«Nos desvalijó», dijeron del jefe de la gestoría de Burela juzgado

La fiscala pide 5 años de cárcel por presunta apropiación indebida de 90.000 euros


En la Audiencia de Lugo se juzgó a un hombre, de salud aparentemente quebrantada, por presunta apropiación indebida de, según los cálculos de la acusación, unos 90.000 euros a otro hombre, un joven, en silla de ruedas, que en 2005 le encargó, como gestor, hacerse cargo de los papeles necesarios para resolver los problemas burocrático-administrativos derivados de la situación de la que quedó tras sufrir un accidente. La mujer del accidentado definió la situación en la que se vieron: «Nos desvalijó» y «nos quedamos con una mano delante y otra detrás». El ministerio público pide 5 años de cárcel (la acusación particular, seis) así como una indemnización por el importe de la cantidad que considera indebidamente apropiada por el acusado.

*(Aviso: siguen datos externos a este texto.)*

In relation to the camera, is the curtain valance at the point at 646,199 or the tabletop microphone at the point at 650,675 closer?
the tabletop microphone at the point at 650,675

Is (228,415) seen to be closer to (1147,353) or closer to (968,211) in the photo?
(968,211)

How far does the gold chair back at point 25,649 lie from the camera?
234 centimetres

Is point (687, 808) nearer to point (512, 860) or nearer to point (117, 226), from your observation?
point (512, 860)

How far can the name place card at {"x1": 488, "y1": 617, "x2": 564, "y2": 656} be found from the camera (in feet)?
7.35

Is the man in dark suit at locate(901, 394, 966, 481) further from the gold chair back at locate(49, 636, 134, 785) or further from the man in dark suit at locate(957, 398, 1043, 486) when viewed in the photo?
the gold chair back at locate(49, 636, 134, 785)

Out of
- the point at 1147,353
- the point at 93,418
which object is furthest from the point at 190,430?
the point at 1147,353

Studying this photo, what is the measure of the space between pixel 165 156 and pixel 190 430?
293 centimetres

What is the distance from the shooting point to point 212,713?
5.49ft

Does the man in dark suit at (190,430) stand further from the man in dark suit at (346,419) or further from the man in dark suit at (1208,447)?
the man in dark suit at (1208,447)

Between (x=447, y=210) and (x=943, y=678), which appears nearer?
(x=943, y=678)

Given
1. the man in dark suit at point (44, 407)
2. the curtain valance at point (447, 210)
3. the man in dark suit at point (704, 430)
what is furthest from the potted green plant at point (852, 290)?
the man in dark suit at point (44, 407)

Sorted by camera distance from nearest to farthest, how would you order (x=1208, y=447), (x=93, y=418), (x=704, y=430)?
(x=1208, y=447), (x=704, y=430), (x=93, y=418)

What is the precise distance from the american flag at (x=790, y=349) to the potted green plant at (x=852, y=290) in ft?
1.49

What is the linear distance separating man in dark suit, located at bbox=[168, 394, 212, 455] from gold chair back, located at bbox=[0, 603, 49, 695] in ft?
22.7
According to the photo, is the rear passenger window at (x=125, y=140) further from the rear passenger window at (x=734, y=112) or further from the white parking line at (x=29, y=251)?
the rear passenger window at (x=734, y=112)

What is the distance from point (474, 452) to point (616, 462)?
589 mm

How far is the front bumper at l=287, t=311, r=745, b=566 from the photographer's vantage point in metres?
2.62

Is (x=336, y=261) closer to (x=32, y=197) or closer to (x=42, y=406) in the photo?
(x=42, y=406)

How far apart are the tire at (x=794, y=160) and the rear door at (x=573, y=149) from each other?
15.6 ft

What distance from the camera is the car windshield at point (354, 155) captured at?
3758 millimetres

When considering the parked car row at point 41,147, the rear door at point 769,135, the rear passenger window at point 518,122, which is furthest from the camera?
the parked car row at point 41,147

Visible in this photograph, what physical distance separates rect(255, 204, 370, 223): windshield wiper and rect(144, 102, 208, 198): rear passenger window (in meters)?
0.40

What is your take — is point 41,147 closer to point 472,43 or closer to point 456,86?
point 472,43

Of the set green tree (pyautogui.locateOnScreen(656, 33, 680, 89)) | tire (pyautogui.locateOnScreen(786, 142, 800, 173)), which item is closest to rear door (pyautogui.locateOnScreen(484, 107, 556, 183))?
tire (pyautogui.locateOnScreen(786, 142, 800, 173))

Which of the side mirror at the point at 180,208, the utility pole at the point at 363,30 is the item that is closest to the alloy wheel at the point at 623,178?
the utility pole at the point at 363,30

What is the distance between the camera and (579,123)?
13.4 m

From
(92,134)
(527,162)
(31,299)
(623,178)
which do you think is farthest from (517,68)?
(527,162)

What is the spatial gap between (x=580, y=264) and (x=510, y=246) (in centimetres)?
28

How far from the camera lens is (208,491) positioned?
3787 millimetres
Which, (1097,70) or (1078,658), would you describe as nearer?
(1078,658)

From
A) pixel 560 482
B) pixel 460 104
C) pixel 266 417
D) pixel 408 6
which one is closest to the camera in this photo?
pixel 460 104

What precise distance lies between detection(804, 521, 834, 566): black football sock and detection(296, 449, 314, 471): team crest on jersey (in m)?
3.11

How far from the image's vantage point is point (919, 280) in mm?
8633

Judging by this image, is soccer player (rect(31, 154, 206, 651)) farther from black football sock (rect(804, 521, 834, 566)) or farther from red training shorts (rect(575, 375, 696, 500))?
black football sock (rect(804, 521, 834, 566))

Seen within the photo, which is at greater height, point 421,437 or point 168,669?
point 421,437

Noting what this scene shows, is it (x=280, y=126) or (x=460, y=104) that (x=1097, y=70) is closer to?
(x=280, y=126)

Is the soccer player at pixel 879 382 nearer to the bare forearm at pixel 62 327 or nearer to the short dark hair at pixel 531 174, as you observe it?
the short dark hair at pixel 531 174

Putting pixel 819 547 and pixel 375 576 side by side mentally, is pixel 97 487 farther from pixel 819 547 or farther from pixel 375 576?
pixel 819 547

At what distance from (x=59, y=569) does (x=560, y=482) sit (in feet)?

En 2005, un hombre de 20 años conducía de vuelta de su trabajo y tuvo un accidente, a causa del cual sufrió lesiones medulares. Pasaría 3 años hospitalizado, con salidas esporádicas a su casa, en Foz. Viendo que el proceso de recuperación sería largo y penoso, señala la fiscala, decidieron recurrir a una asesoría profesional. Los suegros del accidentado acudieron a Burela al despacho de una abogada, que ya no tenía allí su centro de trabajo; prácticamente enfrente, vieron una asesoría y a ella acudieron. El hombre juzgado ayer era el responsable de esa asesoría. En marzo de 2006 el accidentado, aún en condiciones físicas muy difíciles, firmó un poder notarial, en una furgoneta, al pie de la notaría, para atribuir al gestor amplias facultades de administración de sus bienes. Entre cargos en la cuenta bancaria y pagos en mano, la fiscalía considera que el acusado se apropió de más de 90.000 euros.

Lo conoció de niño

El acusado, Daniel O.C., aseguró que conoció al joven accidentado cuando era un niño, porque su madre se encargaba de la limpieza en la oficina de la empresa que tenía antes de la asesoría a cuyos servicios recurrió el demandante. El acusado manifestó que el poder notarial se debió a que entre las dos familias había desconfianza. Sostuvo que él no pidió nunca el citado poder y dijo que dicho documento solo se usó para recoger un anticipo del talón en el juzgado, que se había negociado con la aseguradora, al que acudieron acompañados del director de la entidad bancaria donde fue ingresado. También negó haber requerido que se le entregasen cantidades en mano. Afirmó que mantuvo informada a la familia del joven y que nunca le manifestó directamente su disconformidad. Aseguró que «hubo que luchar» para que el accidente fuese considerado in itinere y relató gestiones realizadas. La fiscala señaló que, aún aceptando la versión más favorable al acusado, y teniendo en cuenta que de lo que allí se trataba no era «de la gestoría más cara del mundo», el hombre juzgado tuvo ocasiones de presentar justificantes de gastos y facturas, y no lo hizo. Apuntó que de haber sido ciertas las gestiones que dijo haber efectuado, podría mostrar documentos. Indicó así que su cliente le reclamó por burofax explicaciones y que no respondió en las diligencias en primera instancia en el juzgado de Viveiro; igualmente, el silencio ?señaló? fue su respuesta en las diligencias previas del proceso. «Ni una sola explicación en diez años», dijo la fiscala: «Nadie ha podido decir qué ha hecho este señor para cobrar 90.000 euros».

La abogada de la acusación particular entiende que el acusado actuó amparándose en la ignorancia en cuestiones administrativas de sus víctimas. Destacó que las relaciones entre las familias no solo no eran malas, sino que los padres de ella vendieron una casa para ayudar a la pareja (ella tenía 18 años; él, 20); por su situación este caso, dijo, causa especial repulsa.